◆ **TASK TO CARRY OUT**
Write out all of the rows below word for word, keeping every character unchanged.

[Stored records]

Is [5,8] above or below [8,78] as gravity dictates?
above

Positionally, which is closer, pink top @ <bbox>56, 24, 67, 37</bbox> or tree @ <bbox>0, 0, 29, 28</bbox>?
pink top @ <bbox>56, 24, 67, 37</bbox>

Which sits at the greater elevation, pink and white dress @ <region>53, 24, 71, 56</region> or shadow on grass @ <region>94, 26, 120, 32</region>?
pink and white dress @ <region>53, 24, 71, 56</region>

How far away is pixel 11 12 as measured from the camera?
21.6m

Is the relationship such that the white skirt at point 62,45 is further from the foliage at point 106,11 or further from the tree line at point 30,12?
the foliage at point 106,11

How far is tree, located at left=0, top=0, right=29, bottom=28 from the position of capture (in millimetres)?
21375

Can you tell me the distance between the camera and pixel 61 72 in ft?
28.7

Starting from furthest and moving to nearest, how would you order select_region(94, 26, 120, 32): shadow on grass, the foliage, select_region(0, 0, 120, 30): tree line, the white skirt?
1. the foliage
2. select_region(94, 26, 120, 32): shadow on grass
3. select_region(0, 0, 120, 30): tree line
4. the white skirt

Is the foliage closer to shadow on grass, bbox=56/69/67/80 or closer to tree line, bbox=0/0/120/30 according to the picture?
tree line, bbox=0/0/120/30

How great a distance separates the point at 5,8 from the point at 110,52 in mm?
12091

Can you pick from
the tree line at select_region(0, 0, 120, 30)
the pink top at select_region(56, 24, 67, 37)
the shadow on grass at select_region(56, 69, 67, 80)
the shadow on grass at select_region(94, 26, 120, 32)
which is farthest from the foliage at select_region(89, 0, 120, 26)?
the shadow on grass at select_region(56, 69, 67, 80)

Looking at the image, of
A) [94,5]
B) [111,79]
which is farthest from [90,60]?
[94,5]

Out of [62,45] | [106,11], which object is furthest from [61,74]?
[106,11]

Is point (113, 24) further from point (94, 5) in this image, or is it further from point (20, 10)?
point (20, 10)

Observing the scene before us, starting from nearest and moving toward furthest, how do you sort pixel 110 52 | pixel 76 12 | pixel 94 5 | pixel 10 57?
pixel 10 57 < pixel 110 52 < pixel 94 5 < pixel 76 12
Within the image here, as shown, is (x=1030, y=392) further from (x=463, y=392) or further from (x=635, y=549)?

◆ **RESPONSE**
Is [5,8] above or below [8,78] as gravity dictates?
above

Positionally, which is closer, pink top @ <bbox>56, 24, 67, 37</bbox> or tree @ <bbox>0, 0, 29, 28</bbox>?
pink top @ <bbox>56, 24, 67, 37</bbox>

Which sits at the greater elevation, pink and white dress @ <region>53, 24, 71, 56</region> or shadow on grass @ <region>94, 26, 120, 32</region>?
pink and white dress @ <region>53, 24, 71, 56</region>

How far away is pixel 11 12 as measured from the camera?
21.6m

Is the relationship such that the white skirt at point 62,45 is further from the foliage at point 106,11 or further from the tree line at point 30,12?
the foliage at point 106,11

How far is tree, located at left=0, top=0, right=29, bottom=28 from the position of capture (in millimetres)?
21375

Can you tell me the distance between the camera and pixel 61 72 in ft?
28.7

Starting from furthest and moving to nearest, how would you order select_region(94, 26, 120, 32): shadow on grass, the foliage, select_region(0, 0, 120, 30): tree line, the white skirt?
1. the foliage
2. select_region(94, 26, 120, 32): shadow on grass
3. select_region(0, 0, 120, 30): tree line
4. the white skirt

Is the foliage closer to shadow on grass, bbox=56/69/67/80 or closer to tree line, bbox=0/0/120/30 according to the picture?
tree line, bbox=0/0/120/30

How great a distance separates the point at 5,8 from the point at 110,52 in mm?
12091

Can you pick from
the tree line at select_region(0, 0, 120, 30)
the pink top at select_region(56, 24, 67, 37)
the shadow on grass at select_region(56, 69, 67, 80)
the shadow on grass at select_region(94, 26, 120, 32)
which is farthest from the foliage at select_region(89, 0, 120, 26)?
the shadow on grass at select_region(56, 69, 67, 80)

Looking at the image, of
A) [94,5]
B) [111,79]
which is farthest from [90,60]?
[94,5]

Out of [62,45] | [106,11], which object is furthest from [61,74]?
[106,11]

Is point (113, 24) further from point (94, 5) in this image, or is it further from point (20, 10)?
point (20, 10)

Observing the scene before us, starting from nearest and moving toward furthest, how do you sort pixel 110 52 | pixel 76 12 | pixel 94 5 | pixel 10 57?
pixel 10 57 < pixel 110 52 < pixel 94 5 < pixel 76 12
Within the image here, as shown, is (x=1030, y=392) further from (x=463, y=392) or further from (x=635, y=549)?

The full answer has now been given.